J. L. Silsbee did two rounds of renovations on Barnes’ James Street home, now known as the Barnes-Hiscock Mansion. The first work at the home by Silsbee was in 1878, when he was hired to renovate a room for use as a study and to complete exterior modifications including a piazza and porte-cochere. Once completed, the porte-cochere was considered by one art critic as the finest piece of ironwork in the city. An image of this remarkable structure can be seen in the photo here. The exterior additions are gone but the study still exists though the rich woodwork has been completely painted over, concealing much of the fine detail.

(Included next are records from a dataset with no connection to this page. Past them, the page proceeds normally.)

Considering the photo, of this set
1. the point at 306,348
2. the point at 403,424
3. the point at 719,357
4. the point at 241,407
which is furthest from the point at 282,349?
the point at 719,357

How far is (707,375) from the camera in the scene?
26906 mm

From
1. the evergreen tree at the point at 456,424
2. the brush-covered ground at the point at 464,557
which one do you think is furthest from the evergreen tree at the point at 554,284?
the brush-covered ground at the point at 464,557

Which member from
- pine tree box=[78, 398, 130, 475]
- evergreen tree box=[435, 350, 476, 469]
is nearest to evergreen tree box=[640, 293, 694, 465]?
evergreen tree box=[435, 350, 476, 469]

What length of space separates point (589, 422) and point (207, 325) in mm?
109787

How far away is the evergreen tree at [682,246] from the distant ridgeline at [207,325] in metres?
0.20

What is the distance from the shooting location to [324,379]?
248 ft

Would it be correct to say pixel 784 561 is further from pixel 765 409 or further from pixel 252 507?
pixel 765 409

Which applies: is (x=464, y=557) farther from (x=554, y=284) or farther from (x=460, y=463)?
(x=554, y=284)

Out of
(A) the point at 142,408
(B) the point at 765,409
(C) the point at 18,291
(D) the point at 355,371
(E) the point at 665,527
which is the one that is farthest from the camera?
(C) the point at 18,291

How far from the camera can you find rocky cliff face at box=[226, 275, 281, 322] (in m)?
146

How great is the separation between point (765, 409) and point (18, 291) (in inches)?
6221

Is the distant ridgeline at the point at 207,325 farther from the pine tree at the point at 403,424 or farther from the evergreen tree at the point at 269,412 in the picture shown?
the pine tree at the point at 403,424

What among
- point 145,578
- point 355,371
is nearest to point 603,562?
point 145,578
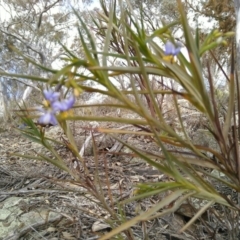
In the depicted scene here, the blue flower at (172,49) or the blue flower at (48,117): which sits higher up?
the blue flower at (172,49)

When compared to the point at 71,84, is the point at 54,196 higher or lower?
lower

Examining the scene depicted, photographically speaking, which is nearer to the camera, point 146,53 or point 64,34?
point 146,53

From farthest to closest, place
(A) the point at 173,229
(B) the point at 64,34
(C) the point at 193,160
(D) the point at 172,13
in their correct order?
1. (B) the point at 64,34
2. (D) the point at 172,13
3. (A) the point at 173,229
4. (C) the point at 193,160

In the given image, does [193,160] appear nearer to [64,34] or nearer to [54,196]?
[54,196]

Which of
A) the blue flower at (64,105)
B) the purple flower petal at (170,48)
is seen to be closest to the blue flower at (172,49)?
the purple flower petal at (170,48)

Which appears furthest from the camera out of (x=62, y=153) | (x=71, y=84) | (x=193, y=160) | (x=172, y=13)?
(x=172, y=13)

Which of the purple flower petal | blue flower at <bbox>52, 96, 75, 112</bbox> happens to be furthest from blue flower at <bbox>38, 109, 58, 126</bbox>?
the purple flower petal

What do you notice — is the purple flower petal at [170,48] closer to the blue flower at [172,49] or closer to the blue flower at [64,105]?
the blue flower at [172,49]

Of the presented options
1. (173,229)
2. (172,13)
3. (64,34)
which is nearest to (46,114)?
(173,229)
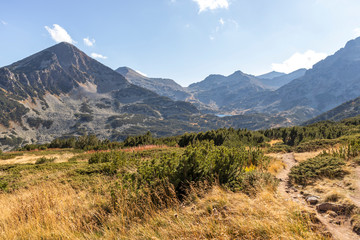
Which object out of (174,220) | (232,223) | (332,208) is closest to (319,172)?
(332,208)

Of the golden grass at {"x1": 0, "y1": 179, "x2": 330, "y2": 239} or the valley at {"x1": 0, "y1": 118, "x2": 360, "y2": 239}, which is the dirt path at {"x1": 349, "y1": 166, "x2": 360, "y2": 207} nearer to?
the valley at {"x1": 0, "y1": 118, "x2": 360, "y2": 239}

In 1882, Silsbee was hired once more by the Barnes family to renovate a dining room. The room is an exercise in total design and Silsbee was responsible for the design of wall treatments, light fixtures and built-in and stand-alone furniture pieces. He also oversaw the work of artisans on the project, including the talented art glass designer Donald MacDonald. MacDonald’s windows depict exterior scenes with an array of birds and flowers in panes of glass that frame a window that once had a commanding view of the Barnes’ extravagant gardens.

From its inlaid broken-tile floor to its beamed ceiling room, the room is a feast for the eyes with an eclectic mix of classically derived elements as well as original foliate and animal motifs.  These elements came together in the interiors of many of Silsbee’s Queen Anne homes and he soon became a popular designer as the fashion swept through England and America at the end of the 19th century.  The style incorporates elements that were a popular part of the Aesthetic Movement, the English Arts & Crafts Movement, as well as the Renaissance Revival.

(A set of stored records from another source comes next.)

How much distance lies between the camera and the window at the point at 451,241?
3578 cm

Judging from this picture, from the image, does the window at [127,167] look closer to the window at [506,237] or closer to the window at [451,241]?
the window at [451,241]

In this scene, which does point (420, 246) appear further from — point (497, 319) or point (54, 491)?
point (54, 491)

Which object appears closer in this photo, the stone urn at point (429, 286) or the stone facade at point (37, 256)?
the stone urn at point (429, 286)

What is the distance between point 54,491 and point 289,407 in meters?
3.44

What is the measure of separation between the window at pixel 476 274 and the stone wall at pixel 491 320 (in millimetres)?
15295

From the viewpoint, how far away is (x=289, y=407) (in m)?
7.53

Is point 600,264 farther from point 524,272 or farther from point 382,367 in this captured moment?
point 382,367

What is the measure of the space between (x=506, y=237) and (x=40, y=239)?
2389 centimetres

The work on the Study and Dining Rooms at the Barnes Residence signals a coming of age of American design as sophisticated interior design styles were no longer relegated to larger eastern seaboard cities like New York and Boston and shared fashionable tastes spread across the country. By the time the Barnes dining room was completed, Silsbee was hired for work on individual homes for affluent Americans in New York State and Illinois. More importantly, though often overlooked, he was hired to update just as many older homes with similar renovations. On James Street alone, he was hired for four similar projects, none of which exist today. A pinnacle of this trend was reached by Silsbee when he was hired to design the interiors of the home of Chicago hotel magnate, Potter Palmer in 1884. Though on a grander scale, the main rooms of the Potter home were of the same style and appearance as the Barnes projects.  A collection of photographs in the Art Institute of Chicago, with no credit to the designer, are the only evidence we have of Silsbee's genius exhibited at Palmer's "Castle".

After Rebecca and George died, the home was occupied by their daughter, Mary Elizabeth and her husband Frank Hiscock. The Hiscocks renovated the home once more in the 1890’s and the exterior was updated from it’s original Italianate design to a commanding brick Classical Revival structure.

Few examples of lavish residential interiors by any architect of this period exist in Syracuse. Any extant interior work by Silsbee is even more rare and of those that do exist, none are as remarkable as the Barnes Dining Room. The Barnes-Hiscock Mansion is currently occupied by the Corinthian Club of Syracuse and restoration efforts are overseen by the Barnes Foundation.